*RECORDS TO USE*.
━━━━━━━━

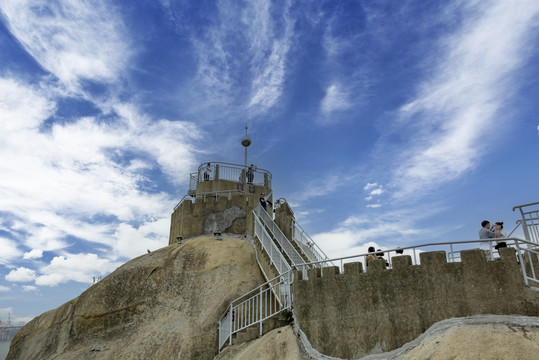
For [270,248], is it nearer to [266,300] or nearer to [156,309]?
[266,300]

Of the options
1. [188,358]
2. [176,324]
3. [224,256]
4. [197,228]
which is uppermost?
[197,228]

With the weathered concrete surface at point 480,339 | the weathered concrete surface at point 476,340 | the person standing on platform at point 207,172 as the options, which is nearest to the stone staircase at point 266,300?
the weathered concrete surface at point 476,340

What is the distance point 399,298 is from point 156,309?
10.9m

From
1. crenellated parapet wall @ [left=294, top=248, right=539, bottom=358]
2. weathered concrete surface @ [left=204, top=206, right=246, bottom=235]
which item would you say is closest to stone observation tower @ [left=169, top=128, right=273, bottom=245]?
weathered concrete surface @ [left=204, top=206, right=246, bottom=235]

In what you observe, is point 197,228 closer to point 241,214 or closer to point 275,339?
point 241,214

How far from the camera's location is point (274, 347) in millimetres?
11688

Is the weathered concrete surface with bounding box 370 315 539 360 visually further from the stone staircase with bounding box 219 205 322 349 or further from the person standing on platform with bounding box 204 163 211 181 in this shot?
the person standing on platform with bounding box 204 163 211 181

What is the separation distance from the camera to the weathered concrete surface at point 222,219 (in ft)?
73.5

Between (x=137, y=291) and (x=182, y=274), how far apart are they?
202 centimetres

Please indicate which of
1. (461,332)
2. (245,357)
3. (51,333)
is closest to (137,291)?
(51,333)

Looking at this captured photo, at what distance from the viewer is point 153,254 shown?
66.9 feet

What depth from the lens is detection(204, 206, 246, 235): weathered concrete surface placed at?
22.4m

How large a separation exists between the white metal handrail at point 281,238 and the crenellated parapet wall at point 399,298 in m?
5.13

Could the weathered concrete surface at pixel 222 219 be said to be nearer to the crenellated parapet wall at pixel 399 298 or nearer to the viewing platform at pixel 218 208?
the viewing platform at pixel 218 208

━━━━━━━━

Reproduce every entry word for word, but skip any pictures.

*ANSWER TO THE EXERCISE*.
For [270,248], is it nearer to [266,300] or nearer to [156,309]?
[266,300]

Of the options
1. [188,358]
2. [176,324]
3. [224,256]
4. [197,228]
which is uppermost?
[197,228]

With the weathered concrete surface at point 480,339 | the weathered concrete surface at point 476,340 | the person standing on platform at point 207,172 as the options, which is nearest to the stone staircase at point 266,300?
the weathered concrete surface at point 476,340

What is the distance point 399,298 is from point 156,309?
10.9m

From
1. crenellated parapet wall @ [left=294, top=248, right=539, bottom=358]
2. weathered concrete surface @ [left=204, top=206, right=246, bottom=235]
which item would you say is closest to stone observation tower @ [left=169, top=128, right=273, bottom=245]?
weathered concrete surface @ [left=204, top=206, right=246, bottom=235]

In what you observe, is point 197,228 closer to point 241,214 or closer to point 275,339?
point 241,214

How far from the camera's location is point (274, 347) in millimetres?
11688

Is the weathered concrete surface with bounding box 370 315 539 360 visually further from the stone staircase with bounding box 219 205 322 349 or further from the person standing on platform with bounding box 204 163 211 181 in this shot?
the person standing on platform with bounding box 204 163 211 181

What is the separation distance from the camera to the weathered concrete surface at point 222,219 (in ft)?
73.5

Between (x=137, y=291) and (x=182, y=274), how far apart are they?
202 centimetres

Please indicate which of
1. (461,332)
2. (245,357)
3. (51,333)
is closest to (137,291)?
(51,333)

Looking at this captured photo, at what distance from the viewer is point 153,254 shown?
66.9 feet

What depth from the lens is detection(204, 206, 246, 235): weathered concrete surface placed at?
22.4m

How large a separation exists between the white metal handrail at point 281,238 and the crenellated parapet wall at point 399,298 in m?
5.13

Could the weathered concrete surface at pixel 222 219 be said to be nearer to the crenellated parapet wall at pixel 399 298 or nearer to the viewing platform at pixel 218 208?
the viewing platform at pixel 218 208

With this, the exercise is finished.